• [The tasks]:
1 > In the estate-planning passage, what probate fees does the San Jose attorney cite for a $1 million California estate?
2 > Resume the estate-planning passage, picking up right after its final sentence.

• [Selected extract]:
Make sure you've signed a durable power of attorney, which names a person to manage your finances if you are unable to. And verify that you have adequate life and disability insurance with the calculators at lifehappens.org.
Add up the value of your assets - including life insurance benefits - and subtract your liabilities. The total will affect your choices.
See the box at right to get a sense of how your estate would be affected by coming exemptions.
Congress will probably intervene to avoid a year without estate taxes, says Lawrence Chane, an estate-planning attorney with Blank Rome LLP in Philadelphia. Lawmakers, he adds, are expected to keep the current exemption.
"Of course, anything can happen," says Chane, "but for now, plan around the higher limit." That's $3.5 million - but as you'll see, with the right strategy, a married couple can shelter double that.
Depending on where you live, you may want to establish a living trust, as the Browns did, to help your heirs avoid the hassle and expense of probate, the legal process of having a will declared valid.
"It's not unusual for a $1 million California estate to generate $23,000 in probate fees," says Liza Weiman Hanks, a San Jose estate attorney and author of "The Busy Family's Guide to Estate Planning." (Note: If you're in one of the 20-some states with the uniform probate code - to check, go to estate.findlaw.com/probate and click on Probate Court & Laws, then State Laws - a standard will is enough, says Hanks.)

• [Data segment]:
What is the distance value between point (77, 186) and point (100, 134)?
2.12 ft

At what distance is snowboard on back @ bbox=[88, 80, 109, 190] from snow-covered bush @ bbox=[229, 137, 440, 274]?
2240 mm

• [Results in order]:
1 > $23,000

2 >
A living trust puts all your assets under one umbrella. You can use money while alive and change the trust without penalty. When you die, your estate goes directly to the beneficiaries. Be sure to add a "pour over" will, which allows assets accumulated after the trust was made (or that you forgot to address) to be included in it at the time of your death.
You can pass any size estate to a spouse tax-free; it's when other beneficiaries are involved (and they will be eventually) that Uncle Sam wants a share. If your estate could be subject to tax, you'll want additional trusts to reduce or eliminate the hit.
If your estate is more than $3.5 million: Would a large life insurance benefit tip your estate over the limit? If so, consider an irrevocable life insurance trust. This ensures that death benefits are excluded from your estate, therefore not taxable. Irrevocable means what it says, though. You can't change the terms after it's set up.
If that won't protect your estate completely, consider bypass trusts, which double the exemption. A husband and wife can each put $3.5 million (for a total of $7 million) into such trusts for their beneficiaries.
When, say, the husband dies, the wife could use income from his trust and draw a tiny amount of the principal. The rest goes to the trust's beneficiaries when she dies, tax-free. Without a bypass, the entire estate might have simply passed to the wife, and when she died, anything above $3.5 million would be taxed because only her exemption would apply.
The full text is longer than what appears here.